Of the 9 million deaths due to pollution in 2019, air pollution (including indoor and the environment, still totaled 6.67 million worldwide, about three times the amount of water and soil pollution combined. The main causes of death caused by air pollution are: cardiovascular diseases, respiratory diseases, malignant tumors, etc.

Scientific research points out that there is no clear threshold for the impact of some air pollutants on human health, and that human exposure to low concentrations of pollutants still has health risks. Take PM_2.5 as an example, when the human body is long exposed to low concentration of PM_2.5 pollution, there is still a risk of lower respiratory tract infection, stroke and other diseases. The risk of death per unit of PM_2.5 concentration in the low PM_2.5 concentration range will be more significant with the decrease of pollutant concentration.

In June 2021, a city center for Disease control and Prevention. A total of 19 indoor or outdoor monitoring points were deployed to study the differences and changes of the indoor and outdoor concentrations of various typical pollutants through data collection, visual treatment and statistical analysis, and to provide basic data support for the evaluation of their health effects.

Taking the sampling data of outdoor locations in a hotel room and bus station as an example, the proportion of indoor and outdoor fine particles is obviously different; indoor fine particles mainly increase the proportion of outdoor coarse particles, which may be related to the better penetration of doors and Windows and the higher indoor resuspension efficiency.
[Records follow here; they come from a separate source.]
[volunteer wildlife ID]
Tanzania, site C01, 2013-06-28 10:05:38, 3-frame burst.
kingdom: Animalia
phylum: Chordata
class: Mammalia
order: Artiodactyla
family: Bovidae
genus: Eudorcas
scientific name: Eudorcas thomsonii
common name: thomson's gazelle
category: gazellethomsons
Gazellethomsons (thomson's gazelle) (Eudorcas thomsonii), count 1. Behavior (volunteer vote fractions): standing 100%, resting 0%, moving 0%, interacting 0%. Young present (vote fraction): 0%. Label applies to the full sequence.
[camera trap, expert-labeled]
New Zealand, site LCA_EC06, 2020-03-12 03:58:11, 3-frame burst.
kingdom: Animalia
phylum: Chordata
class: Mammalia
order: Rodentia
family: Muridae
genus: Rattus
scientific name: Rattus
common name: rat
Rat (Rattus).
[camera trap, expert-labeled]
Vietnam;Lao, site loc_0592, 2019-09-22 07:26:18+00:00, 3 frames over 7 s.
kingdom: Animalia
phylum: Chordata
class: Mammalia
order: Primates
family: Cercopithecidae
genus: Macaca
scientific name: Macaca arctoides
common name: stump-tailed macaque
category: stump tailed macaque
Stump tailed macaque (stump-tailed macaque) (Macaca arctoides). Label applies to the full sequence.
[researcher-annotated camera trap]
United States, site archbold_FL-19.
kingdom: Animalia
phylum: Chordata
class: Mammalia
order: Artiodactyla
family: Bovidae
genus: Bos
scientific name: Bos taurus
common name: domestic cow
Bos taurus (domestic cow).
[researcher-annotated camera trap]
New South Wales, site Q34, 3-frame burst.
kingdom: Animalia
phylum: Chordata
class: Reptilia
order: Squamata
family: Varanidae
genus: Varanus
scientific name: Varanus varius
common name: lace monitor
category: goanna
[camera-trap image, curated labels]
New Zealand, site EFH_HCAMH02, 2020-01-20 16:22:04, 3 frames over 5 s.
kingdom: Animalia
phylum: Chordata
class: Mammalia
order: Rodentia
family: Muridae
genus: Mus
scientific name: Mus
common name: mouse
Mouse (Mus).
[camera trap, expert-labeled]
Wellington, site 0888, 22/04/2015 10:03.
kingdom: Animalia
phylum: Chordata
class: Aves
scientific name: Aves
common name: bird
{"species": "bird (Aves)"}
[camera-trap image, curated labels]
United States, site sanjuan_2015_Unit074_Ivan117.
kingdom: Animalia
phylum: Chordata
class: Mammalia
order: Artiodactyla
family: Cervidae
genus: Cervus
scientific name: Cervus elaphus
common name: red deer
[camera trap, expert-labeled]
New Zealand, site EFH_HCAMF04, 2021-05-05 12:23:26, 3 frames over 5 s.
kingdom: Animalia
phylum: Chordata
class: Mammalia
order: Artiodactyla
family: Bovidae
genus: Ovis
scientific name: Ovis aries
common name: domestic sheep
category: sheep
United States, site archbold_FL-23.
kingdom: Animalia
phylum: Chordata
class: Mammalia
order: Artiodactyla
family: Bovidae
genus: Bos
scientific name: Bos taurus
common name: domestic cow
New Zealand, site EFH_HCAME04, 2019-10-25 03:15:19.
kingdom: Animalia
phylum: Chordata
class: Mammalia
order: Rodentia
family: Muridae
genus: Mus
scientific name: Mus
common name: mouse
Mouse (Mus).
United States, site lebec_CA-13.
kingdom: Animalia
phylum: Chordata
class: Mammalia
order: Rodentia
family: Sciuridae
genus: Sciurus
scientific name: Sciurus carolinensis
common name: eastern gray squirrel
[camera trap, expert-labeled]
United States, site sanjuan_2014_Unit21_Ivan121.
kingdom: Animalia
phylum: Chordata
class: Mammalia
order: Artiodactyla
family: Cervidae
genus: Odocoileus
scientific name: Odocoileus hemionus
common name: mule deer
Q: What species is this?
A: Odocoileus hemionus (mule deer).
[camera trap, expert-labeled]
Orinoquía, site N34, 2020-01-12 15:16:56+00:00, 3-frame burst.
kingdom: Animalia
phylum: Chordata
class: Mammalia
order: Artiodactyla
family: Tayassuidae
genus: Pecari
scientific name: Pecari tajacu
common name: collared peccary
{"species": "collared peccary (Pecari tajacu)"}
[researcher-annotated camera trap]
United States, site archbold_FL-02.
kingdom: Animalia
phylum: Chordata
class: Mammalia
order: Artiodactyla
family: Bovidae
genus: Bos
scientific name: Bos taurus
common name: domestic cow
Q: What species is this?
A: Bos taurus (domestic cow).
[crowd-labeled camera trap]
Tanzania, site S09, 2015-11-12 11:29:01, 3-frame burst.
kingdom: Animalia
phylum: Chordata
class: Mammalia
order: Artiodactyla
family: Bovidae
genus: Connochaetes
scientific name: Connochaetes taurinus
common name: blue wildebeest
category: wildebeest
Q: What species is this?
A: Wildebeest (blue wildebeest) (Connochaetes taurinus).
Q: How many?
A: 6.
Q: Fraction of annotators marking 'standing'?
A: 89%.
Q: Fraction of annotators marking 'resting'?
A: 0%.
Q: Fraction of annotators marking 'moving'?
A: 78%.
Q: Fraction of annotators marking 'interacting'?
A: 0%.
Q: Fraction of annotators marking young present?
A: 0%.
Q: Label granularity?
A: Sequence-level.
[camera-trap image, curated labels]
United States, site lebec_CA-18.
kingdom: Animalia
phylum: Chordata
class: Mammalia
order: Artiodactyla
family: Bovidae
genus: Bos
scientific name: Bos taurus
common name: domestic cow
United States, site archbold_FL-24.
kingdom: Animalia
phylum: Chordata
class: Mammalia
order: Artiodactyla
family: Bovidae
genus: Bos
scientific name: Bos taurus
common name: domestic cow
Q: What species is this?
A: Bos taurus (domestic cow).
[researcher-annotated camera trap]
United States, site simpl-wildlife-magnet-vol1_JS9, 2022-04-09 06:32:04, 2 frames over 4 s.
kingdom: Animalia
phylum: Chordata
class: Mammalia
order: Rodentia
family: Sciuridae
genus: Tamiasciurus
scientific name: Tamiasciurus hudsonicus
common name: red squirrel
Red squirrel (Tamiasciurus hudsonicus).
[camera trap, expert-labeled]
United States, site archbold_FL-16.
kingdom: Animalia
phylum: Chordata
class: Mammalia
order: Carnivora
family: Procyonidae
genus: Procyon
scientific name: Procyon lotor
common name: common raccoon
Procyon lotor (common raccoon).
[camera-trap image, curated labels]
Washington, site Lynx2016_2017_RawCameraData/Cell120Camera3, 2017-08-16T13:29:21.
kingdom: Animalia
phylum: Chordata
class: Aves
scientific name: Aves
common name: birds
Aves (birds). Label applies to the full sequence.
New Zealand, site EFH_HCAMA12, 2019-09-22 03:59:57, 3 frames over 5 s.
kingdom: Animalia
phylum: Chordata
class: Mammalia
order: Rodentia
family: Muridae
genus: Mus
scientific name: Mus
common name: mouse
The monitoring results also showed that the indoor concentration of NO₂ and O₃ in the environment without indoor combustion or cooking sources was lower than the outdoor concentration of the same period, which may be related to the heterogeneous chemical reaction of these two types of highly reactive oxidizing gases on the surface of indoor building materials (O₃ may also have gas phase reaction with active VOCs in the room). The study shows that even if the indoor O₃ concentration is far lower than the current indoor air quality standards in China, its short-term adverse effects on children's cardiopulmonary health can still be observed, and most ozone exposure occurs in the indoor environment, so the O₃ in the indoor environment has an important impact on human health. At some of the points, such as the bus station shown in the figure, the NO₂ concentration of outdoor stations is higher than the standard station, which is likely to be related to the local automobile exhaust emissions.

The CO sensor based on the principle of electrochemical reaction is dependent on the relative CO concentration of the CO concentration monitoring results: the CO concentration is generally significantly higher than VOCs, so the sensor signal is basically considered the CO from emission sources such as traffic, catering; but in indoor environment, the concentration of VOCs may be significantly higher than that of CO, so the monitoring signal of the sensor can be regarded as the characterization of indoor VOCs concentration to some extent. The high "CO" signal measured by electrochemical sensors in a hotel room in a city indicates that the VOCs concentration in the room is significantly higher than that in the outdoor environment, and may come from volatilization or emission from furniture, walls or other indoor sources.